To calculate the diversity of the participant’s attributes, we modified the adjacency matrix of the network \({A\left(i,j\right)}^{o,\overline{p}}=1-{\delta \left({x}_{i},{x}_{j}\right)}^{o,\overline{p}}\), only considering the diverse collaborations for the attribute \(o\) in the layer \(l\).
$$\text{D}\text{B}=\frac{2*U\left(S\right)}{\left|S\right|-1} \left(3\right)$$
To compare the diversity within layers and between layers over time, we standardized the results of the diversity between layers. First, we standardized the results by dividing by the number of layers because some activities were not performed in all the time windows. Second, to ensure the two measurements have the same objective maximization, we standardized the diversity between layers again, since a balance between new and maintained collaborations is desired to ensure long-term sustainability and growth of the SALURBAL network (Eq. 3). With this standardization, the diversity between layers ranges from zero to two. A value close to one for a given attribute indicates that around half the diverse collaborations are new and unique, while the other half are the same across layers (i.e., the same people collaborate in two or more project activities).

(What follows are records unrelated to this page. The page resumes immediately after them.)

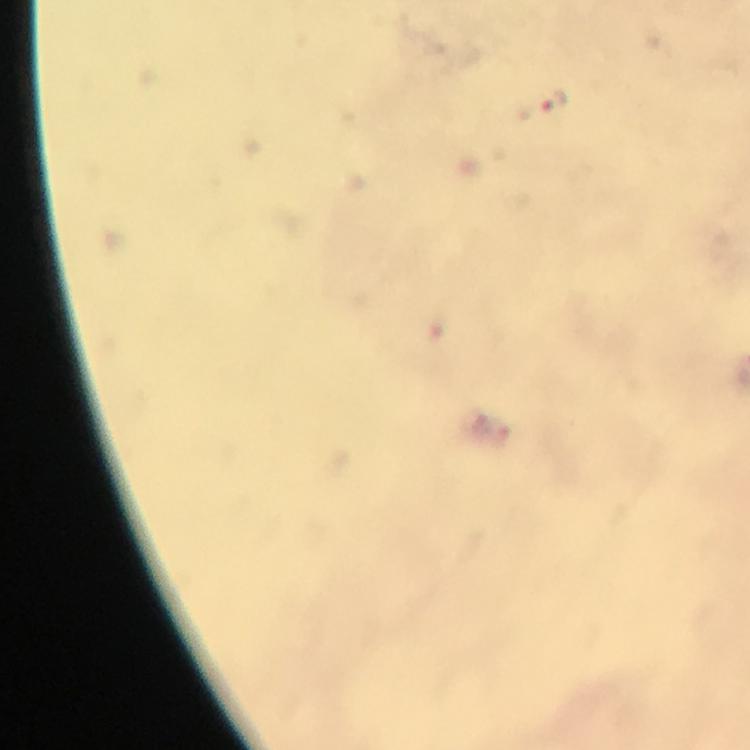
Approximate centers as {x, y} in pixels.
Summary:
  - Malaria parasite locations: {541, 102}
  - Stain: Giemsa
  - Preparation: thick smear
  - Immersion oil: applied
  - Context: from a malaria diagnostic workup
  - Capture: smartphone camera through the microscope
  - Cropped from: one field of view
  - Magnification: 100x
  - Image size: 750×750 pixels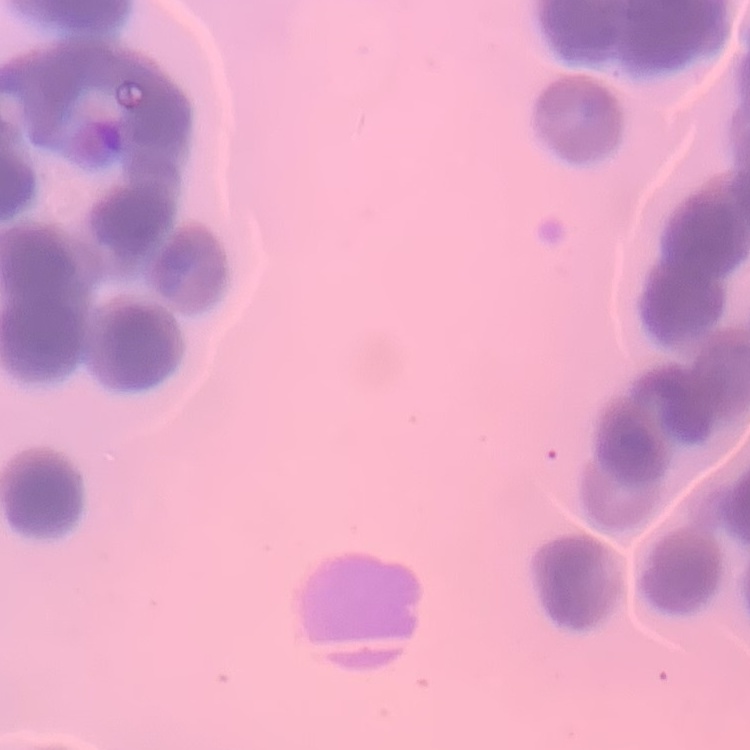
The erythrocytes exhibit rouleaux formation. Field's or Giemsa stain. Thin peripheral smear. One tile cut from a larger photomicrograph.Report the malaria status of this cell.
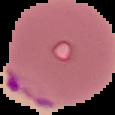
Parasitized.

Summary:
  - Image type: segmented cell region with the area outside set to black
  - Image size: 115×115 pixels
  - Preparation: thin blood smear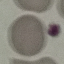

result = negative for malaria parasites
preparation = thin blood smear
stain = Giemsa
capture = smartphone camera at the microscope eyepiece
image type = automatically extracted cell patch, resized to 64 × 64 pixels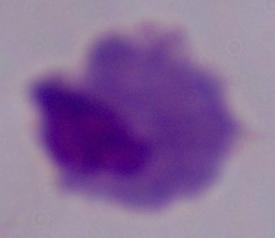

1000x magnification. A trichomonad is shown. Micrograph.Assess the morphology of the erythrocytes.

Assessing the diversity of SALURBAL network over time. With the optimal temporal window defined, we calculated the diversity within and between layers for each temporal window. Then, we analyzed the results of the diversity between layers and within layers by conducting a multiple linear regression to determine what project activities are associated with greater network diversity. The dependent variable is the average of the diversity within and between layers, and the independent variables are binary variables for each project activity, that is equal to one if the activity was realized in that time window or zero, otherwise. Lastly, we identified the communities (group of individuals that are strongly connected) for each temporal window using the Louvain community detection algorithm 16. This algorithm detects the existence of clusters by optimizing the modularity for each community. The modularity quantifies the strength of a community by comparing the actual density of edges in a subgraph to the density one would expect to have in the subgraph if the vertices of the graph were attached regardless of community structure 16. For each community, we formed a subgraph of the aggregated network of SALURBAL collaborations. Then, calculated the diversity within layers in each community (subgraph). The aim is to understand whether communities are constituted by diverse participants or whether the greatest connectivity exists among participants with the same attributes.